8 Cette discrimination institutionnalisée, couplée aux manques en termes de développement, revient également très fréquemment pour expliquer les causes sociales des processus actuels de radicalisation idéologique de la jeunesse du Sinaï. L’idée du canal Al Salam revient comme un serpent de mer pour caractériser l’attitude des autorités égyptiennes à l’égard des habitants de la péninsule. Il s’agit d’un projet, dont les germes remontent aux années 1980, conçu pour « irriguer des régions marginalisées du Nord et du Sud du Sinaï » [5]. Les premiers travaux ont été entrepris en 1997, au moment où le canal a été intégré au lancement du « Plan de développement du Sinaï » [6] s’étalant sur 20 ans. Cette entreprise a très rapidement été arrêtée, faute de financements. Selon une habitante du Nord de la péninsule, ce canal symbolise la situation actuelle du Sinaï au sein du pays : « chaque fois qu’un politicien parle du Sinaï, il prétend que le gouvernement va reprendre ce projet ; et c’est loin d’être le seul dossier dans ce cas-là. L’Etat a un tas de projets prévus pour le Sinaï mais aucun n’a jamais abouti » [7].

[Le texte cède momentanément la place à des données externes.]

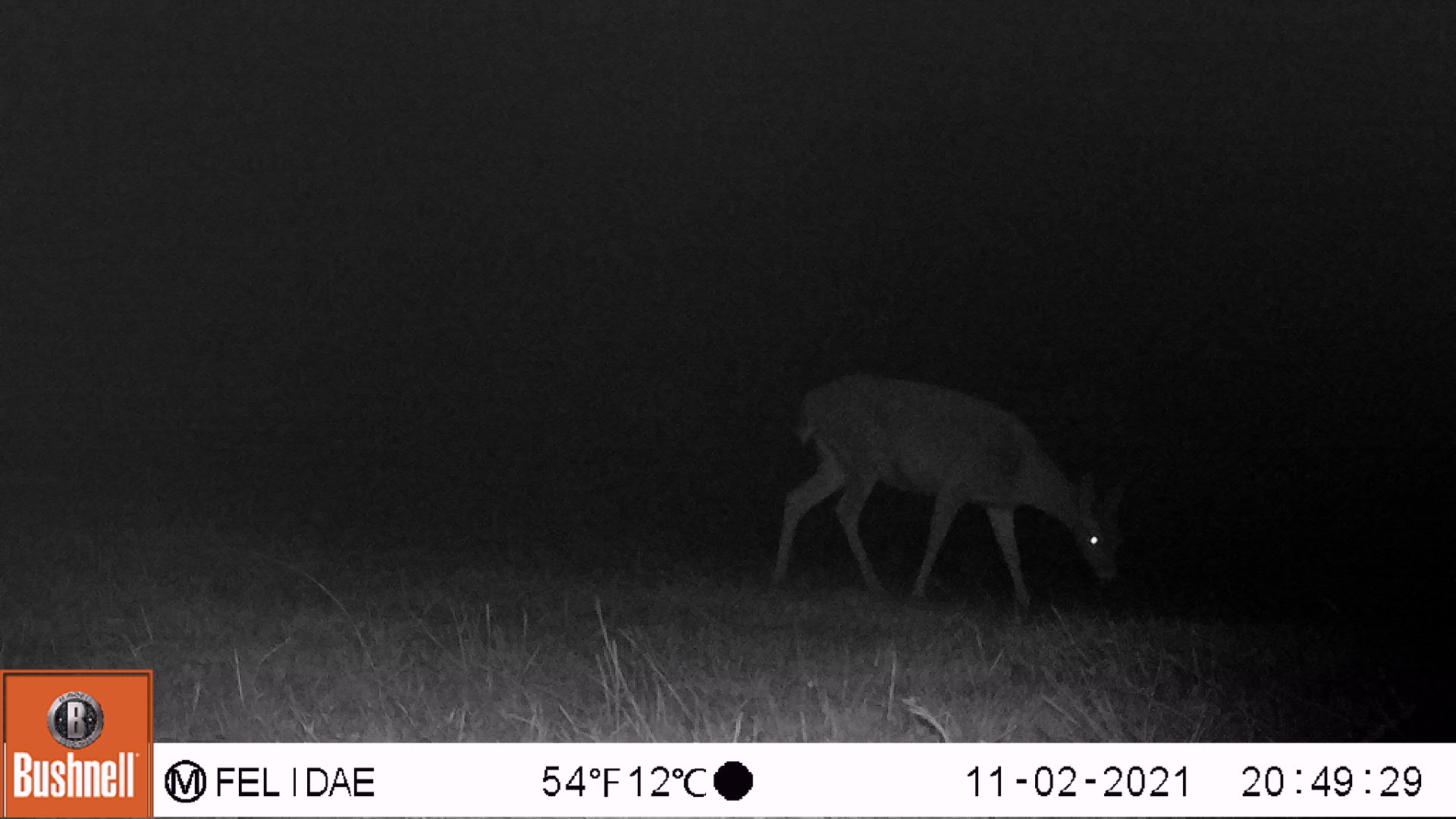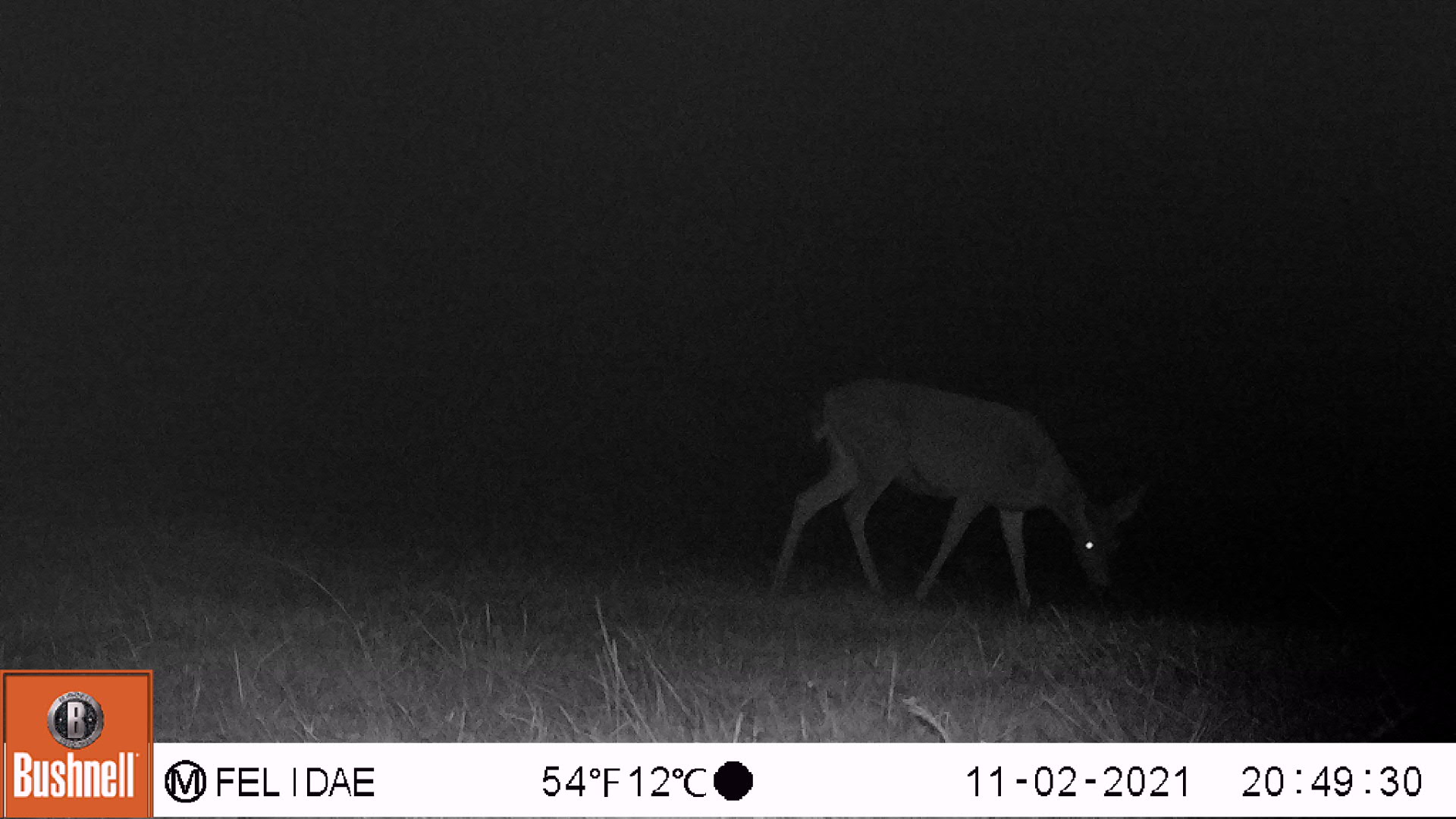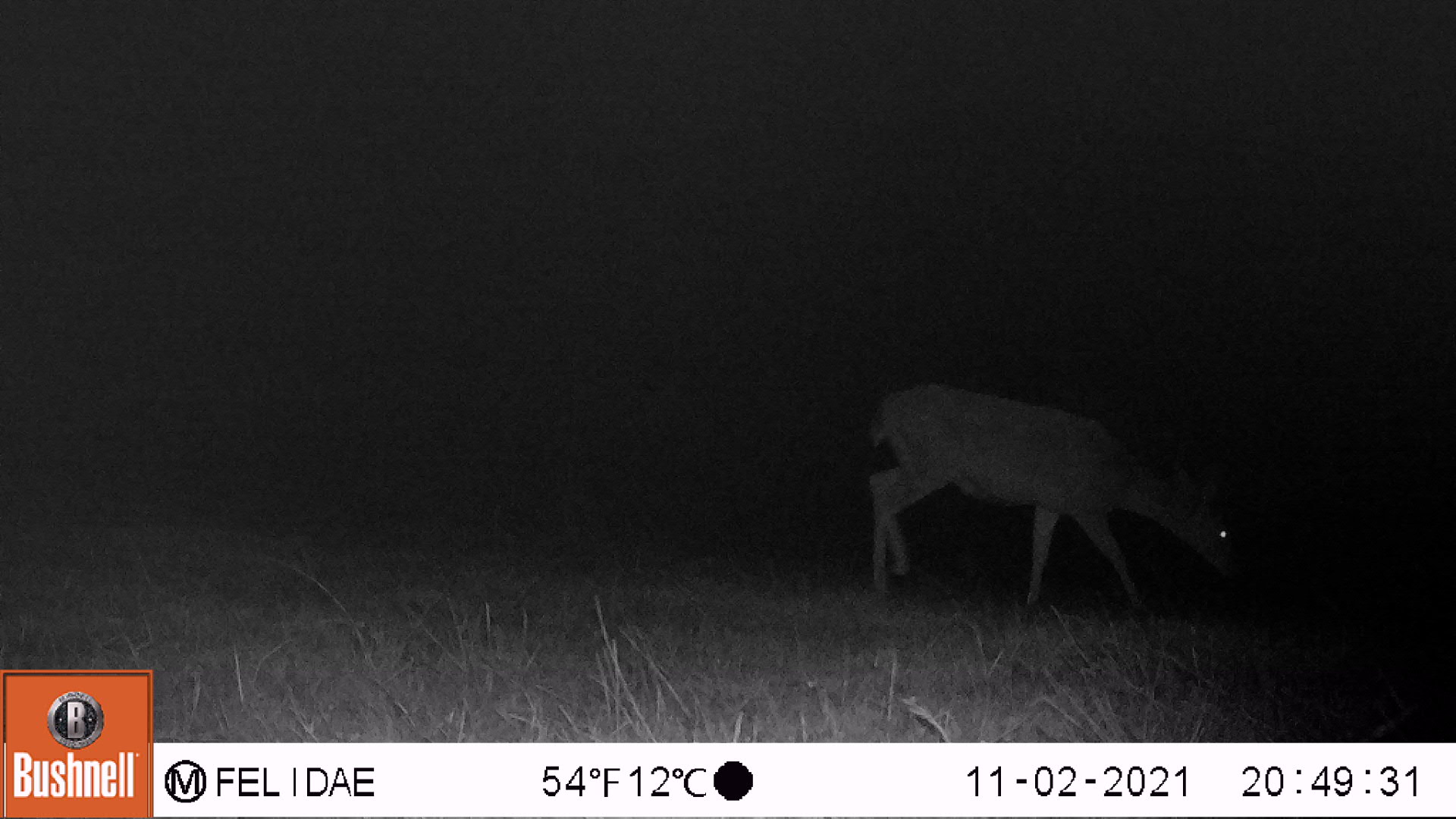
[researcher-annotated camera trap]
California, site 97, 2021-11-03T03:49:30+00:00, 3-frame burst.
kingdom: Animalia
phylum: Chordata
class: Mammalia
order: Artiodactyla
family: Cervidae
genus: Odocoileus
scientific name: Odocoileus hemionus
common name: mule deer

9 Cette représentation locale d’une région figée à l’état d’éternel projet cohabite paradoxalement avec celle d’une zone qui incarne le patriotisme égyptien et la défense de la nation. Occupée par Israël entre 1967 et1982, le Sinaï est en effet devenu un instrument de politique intérieure fréquemment utilisé par la plupart des dirigeants du pays. Le statut particulier de la péninsule au sein de l’armée est même institutionnalisé puisqu’une des principales récompenses militaires porte son nom : « la médaille de l’Ordre de l’étoile du Sinaï ». A ce propos, en 1993, un musée militaire a été inauguré dans le Nord-Sinaï, dont la description, faite sur le site d’information officiel de l’Etat égyptien, indique qu’il a été construit en « hommage aux efforts fournis par les citoyens du Sinaï pour défendre leurs terres contre des invasions étrangères depuis l’ère pharaonique jusqu’aux temps modernes » [8]. Alors que la bravoure des habitants du Sinaï fait généralement référence aux guerres israélo-arabes, la rhétorique employée ici insiste sur la continuité historique de la résistance de ses habitants. Elle s’inscrit donc dans cette idéologie nationale qui tend à faire de la région un rempart face à tout envahisseur potentiel.

10 Ce site web mentionne également l’existence d’une médaille intitulée « Décoration du 25 avril (Libération du Sinaï) », qui apparaît en premier sur la liste des nombreuses décorations du maréchal Abdel Fattah Al-Sissi [9], et qui fait référence cette fois-ci à un événement historique précis. Il s’agit en effet de célébrer la date à laquelle l’Egypte a retrouvé une pleine souveraineté sur ce territoire (à l’exception de la ville de Taba), suite au retrait israélien de 1982. Cette « Journée de Libération du Sinaï » est fériée depuis cette année-là et donne lieu à des célébrations dans l’ensemble du pays. De nombreux jours chômés sont en effet liés aux différentes guerres ayant impliqué l’Egypte au cours du XXe siècle, durant lesquelles le Sinaï a souvent fait office de champ de bataille. Ainsi, le 18 juin a été consacré « Journée de l’Evacuation » en commémoration du repli des forces britanniques en 1956. De même, le 6 octobre est devenu la « Journée des Forces Armées » afin d’honorer le déclenchement de la « guerre d’Octobre » (appelée aussi « guerre du Kippour » en Israël), qui reste comme le principal fait d’armes des militaires égyptiens au cours l’ère moderne.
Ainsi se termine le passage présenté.